Elecciones del 28 derrumbaron mentira del 2-S

Luis Juez se quedó sin argumentos para seguir denunciando trampas. Ayer en un acto habló del tema, pero con sordina. El peronismo, aunque perdió en junio por ir dividido, demostró que de haber ido unido, era el ganador sin discusiones.
El resultado electoral del 28 de junio, que consagró senador a Luis Juez, es el ejemplo más palmario para derrumbar la mentira sobre el fraude que realizó el ex intendente, de la mano del apoderado del Frente Cívico, Miguel Ortiz Pellegrini, al perder por escaso margen las elecciones del dos de setiembre que entronizaron a Juan Schiaretti en la Casa de Gobierno.

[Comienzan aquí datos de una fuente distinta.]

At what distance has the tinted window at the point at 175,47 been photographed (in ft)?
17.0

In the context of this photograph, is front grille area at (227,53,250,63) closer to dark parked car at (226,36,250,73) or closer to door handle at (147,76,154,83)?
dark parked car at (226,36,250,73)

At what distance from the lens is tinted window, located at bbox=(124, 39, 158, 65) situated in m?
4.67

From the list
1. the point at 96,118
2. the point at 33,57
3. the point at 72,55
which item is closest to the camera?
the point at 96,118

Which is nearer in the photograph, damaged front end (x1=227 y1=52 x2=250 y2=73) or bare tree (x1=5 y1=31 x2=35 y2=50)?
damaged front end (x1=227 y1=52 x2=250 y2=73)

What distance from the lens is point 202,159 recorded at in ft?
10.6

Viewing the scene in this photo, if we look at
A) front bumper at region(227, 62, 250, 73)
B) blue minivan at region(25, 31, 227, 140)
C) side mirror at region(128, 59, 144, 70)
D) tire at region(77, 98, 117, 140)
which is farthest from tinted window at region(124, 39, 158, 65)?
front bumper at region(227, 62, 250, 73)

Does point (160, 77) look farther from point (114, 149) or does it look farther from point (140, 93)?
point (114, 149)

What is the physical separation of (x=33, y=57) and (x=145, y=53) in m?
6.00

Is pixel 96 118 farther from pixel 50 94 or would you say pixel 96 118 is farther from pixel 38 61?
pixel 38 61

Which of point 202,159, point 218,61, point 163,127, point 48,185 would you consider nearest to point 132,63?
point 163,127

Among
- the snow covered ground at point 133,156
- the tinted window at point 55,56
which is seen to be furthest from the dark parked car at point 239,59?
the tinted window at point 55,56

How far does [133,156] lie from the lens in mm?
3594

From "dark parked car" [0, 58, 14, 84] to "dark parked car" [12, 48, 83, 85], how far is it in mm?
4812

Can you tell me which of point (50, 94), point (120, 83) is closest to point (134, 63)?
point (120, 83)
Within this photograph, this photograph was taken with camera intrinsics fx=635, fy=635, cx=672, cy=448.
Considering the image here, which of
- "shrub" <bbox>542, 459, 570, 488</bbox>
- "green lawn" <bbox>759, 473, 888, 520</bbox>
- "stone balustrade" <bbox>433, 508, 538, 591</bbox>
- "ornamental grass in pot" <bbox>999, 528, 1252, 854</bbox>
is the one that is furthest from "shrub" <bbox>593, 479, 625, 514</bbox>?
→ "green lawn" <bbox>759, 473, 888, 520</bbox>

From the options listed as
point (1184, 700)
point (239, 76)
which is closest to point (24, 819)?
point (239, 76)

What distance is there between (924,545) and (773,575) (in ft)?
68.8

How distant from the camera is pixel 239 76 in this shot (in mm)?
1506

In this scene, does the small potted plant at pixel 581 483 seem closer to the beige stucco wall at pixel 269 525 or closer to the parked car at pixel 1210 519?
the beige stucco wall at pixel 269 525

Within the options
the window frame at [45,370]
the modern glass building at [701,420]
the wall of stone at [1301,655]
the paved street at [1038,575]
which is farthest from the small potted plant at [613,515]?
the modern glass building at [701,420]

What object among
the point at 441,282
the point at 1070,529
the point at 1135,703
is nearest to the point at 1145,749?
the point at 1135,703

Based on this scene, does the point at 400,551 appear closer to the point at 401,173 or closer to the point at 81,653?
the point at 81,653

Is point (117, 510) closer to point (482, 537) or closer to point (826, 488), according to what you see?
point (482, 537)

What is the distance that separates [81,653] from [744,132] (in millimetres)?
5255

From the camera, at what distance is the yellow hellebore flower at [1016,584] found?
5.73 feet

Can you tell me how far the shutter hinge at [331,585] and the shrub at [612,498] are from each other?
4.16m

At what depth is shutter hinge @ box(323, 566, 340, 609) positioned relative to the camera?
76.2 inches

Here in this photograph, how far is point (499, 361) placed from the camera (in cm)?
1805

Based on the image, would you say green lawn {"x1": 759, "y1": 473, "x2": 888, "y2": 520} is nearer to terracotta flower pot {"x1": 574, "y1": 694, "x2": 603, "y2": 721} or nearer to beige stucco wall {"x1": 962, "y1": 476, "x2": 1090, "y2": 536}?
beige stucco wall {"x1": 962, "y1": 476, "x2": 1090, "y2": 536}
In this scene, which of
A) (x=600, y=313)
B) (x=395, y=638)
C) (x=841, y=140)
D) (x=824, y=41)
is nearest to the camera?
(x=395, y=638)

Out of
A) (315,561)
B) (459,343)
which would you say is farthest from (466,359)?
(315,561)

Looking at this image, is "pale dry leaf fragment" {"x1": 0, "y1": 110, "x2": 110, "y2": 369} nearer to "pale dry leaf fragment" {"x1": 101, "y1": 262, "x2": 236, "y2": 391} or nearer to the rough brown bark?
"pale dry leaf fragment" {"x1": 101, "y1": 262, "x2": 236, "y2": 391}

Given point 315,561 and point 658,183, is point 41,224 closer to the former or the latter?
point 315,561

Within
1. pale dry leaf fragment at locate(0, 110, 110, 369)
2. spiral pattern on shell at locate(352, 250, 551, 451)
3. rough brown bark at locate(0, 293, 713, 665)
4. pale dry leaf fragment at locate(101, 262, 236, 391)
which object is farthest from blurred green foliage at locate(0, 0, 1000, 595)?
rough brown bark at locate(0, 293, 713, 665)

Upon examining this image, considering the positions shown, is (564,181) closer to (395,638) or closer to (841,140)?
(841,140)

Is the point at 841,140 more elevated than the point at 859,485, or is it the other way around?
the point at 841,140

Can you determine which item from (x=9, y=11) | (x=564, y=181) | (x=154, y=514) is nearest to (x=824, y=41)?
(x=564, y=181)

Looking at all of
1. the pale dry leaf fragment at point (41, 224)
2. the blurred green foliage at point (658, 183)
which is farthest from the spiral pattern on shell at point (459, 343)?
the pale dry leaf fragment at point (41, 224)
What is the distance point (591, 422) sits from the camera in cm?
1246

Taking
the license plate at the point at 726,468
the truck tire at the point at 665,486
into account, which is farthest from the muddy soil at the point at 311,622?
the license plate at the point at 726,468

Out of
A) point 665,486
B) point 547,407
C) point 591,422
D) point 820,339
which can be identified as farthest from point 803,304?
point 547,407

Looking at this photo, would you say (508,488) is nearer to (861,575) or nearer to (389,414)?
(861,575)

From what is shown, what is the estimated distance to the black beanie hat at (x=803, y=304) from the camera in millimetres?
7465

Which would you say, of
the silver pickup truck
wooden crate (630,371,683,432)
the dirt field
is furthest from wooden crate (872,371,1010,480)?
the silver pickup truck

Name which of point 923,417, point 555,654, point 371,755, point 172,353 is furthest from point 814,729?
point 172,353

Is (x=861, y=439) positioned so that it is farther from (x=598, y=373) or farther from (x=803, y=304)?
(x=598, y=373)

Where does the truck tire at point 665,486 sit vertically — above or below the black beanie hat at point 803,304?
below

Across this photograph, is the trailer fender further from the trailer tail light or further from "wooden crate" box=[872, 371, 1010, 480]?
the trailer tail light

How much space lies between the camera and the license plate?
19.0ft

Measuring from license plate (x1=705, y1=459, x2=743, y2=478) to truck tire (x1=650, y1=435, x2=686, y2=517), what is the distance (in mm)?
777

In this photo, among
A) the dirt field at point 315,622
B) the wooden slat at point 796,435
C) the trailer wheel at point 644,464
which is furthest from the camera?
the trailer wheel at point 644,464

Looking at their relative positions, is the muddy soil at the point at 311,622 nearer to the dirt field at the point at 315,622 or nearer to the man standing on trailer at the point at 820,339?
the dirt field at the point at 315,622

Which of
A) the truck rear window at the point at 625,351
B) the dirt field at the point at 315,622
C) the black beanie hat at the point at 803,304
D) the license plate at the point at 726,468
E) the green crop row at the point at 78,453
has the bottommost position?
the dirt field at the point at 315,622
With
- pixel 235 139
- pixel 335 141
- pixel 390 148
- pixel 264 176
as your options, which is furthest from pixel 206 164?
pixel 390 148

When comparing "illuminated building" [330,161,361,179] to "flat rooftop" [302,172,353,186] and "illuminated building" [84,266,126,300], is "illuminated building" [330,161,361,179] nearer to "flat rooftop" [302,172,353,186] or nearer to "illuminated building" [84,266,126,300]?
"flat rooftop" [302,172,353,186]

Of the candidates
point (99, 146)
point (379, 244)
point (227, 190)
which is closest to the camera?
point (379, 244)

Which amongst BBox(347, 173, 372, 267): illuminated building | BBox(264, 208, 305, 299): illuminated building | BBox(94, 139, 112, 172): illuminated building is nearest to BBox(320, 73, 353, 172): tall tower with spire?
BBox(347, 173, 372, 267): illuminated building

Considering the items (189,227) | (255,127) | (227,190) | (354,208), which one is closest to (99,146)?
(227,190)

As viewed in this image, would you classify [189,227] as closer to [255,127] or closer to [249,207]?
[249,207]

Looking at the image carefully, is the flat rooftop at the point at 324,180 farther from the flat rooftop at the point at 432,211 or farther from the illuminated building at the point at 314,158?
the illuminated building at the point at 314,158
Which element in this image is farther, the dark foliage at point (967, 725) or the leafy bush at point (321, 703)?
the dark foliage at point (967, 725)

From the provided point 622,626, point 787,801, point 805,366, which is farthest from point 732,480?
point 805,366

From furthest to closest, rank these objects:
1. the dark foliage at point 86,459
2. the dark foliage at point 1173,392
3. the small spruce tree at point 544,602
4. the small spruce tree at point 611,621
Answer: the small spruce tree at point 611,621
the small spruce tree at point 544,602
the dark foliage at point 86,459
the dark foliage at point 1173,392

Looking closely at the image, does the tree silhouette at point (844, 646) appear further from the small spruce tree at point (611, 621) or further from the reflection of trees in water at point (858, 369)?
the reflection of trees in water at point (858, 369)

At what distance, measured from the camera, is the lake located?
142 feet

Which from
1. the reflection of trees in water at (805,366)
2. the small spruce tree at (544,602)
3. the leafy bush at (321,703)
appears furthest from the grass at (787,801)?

Un sencillo análisis de sumas y restas tiran por tierra los fundamentos del "fraude" que esgrimió en ese entonces el ex intendente, montando el realidad la defraudación a la moral y la credibilidad de las instituciones que se recuerde, y una de las razones que motivó a Juez a bajar el perfil en sus declaraciones de ayer, en un acto en el que convocó a la militancia en el Estadio del Centro con la intención de aceitar el sistema de control en el interior.

Juez en el 2007 logró 565.239 votos, el 36,04% de los votantes lo eligieron, en estos comicios presuntamente "amañados", pero en los de 2009 en los que ganó por escasa diferencia y no denunció ningún fraude, sólo sacó 504.569 votos. Vale decir que no retuvo el caudal electoral de 2007, y sólo no hubo denuncias porque ganó.

Sólo en la Capital, Juez perdió entre el 2007 y el 2009, 70.438 votos, pero insiste en fortalecer la estructura en el interior, donde cuando denunció fraude sacó 265.154 sufragios, y este año llegó a los 274.922. Es decir que lo que ganó en el interior lo perdió en Capital. Sin embargo, esta vez no hubo denuncias de fraude.

Hasta aquí los guarismos no demuestran que haya tenido una intención de votos más allá de los que se contaron reiteradamente, porque hay que recordar que Ortiz Pellegrini mandó a abrir y contar voto a voto más de 800 urnas. Sin que en ellas se haya registrado anomalía alguna, más allá de las de costumbre. Equivale a decir que los presuntos "votos del fraude", no aparecieron, y más bien desaparecieron 60.670 votos que "defraudados" se fueron del juecismo en menos de dos años.

El justicialismo, en tanto, ratificó su caudal de votos. Dividido en el 2009 (en el 2007 fue con el kirchnerismo), sacó sumando los votos del Frente para la Victoria, 543.466 votos, el 34,42% de los sufragios, contra los 582.973 (el 37,17%) de hace dos años atrás. vale decir que retuvo su caudal electoral, y el titular del Frente Cívico, lo perdió. Dicho de otro modo, el peronismo demostró que de haber ido unido, era el ganador indiscutido de los comicios. ¿Dónde quedó el fraude, entonces?

Claro está, que como se dijo en anteriores ediciones, Juez ya no posee más un plazo fijo en la mano que asegura que en el 2011 será el seguro gobernador. Por el contrario, de continuar propagándose su descrédito, seguramente preferirá quedarse en la cómoda y rentable poltrona del Senado de la Nación. Más que un ejército de "convencidos" a seguirlo en la "Gran Marcha", sigue creciendo el número de defraudados que cada vez miran a la Casa de las Tejas como la mayor de las utopías de Juez, y toman prudente distancia.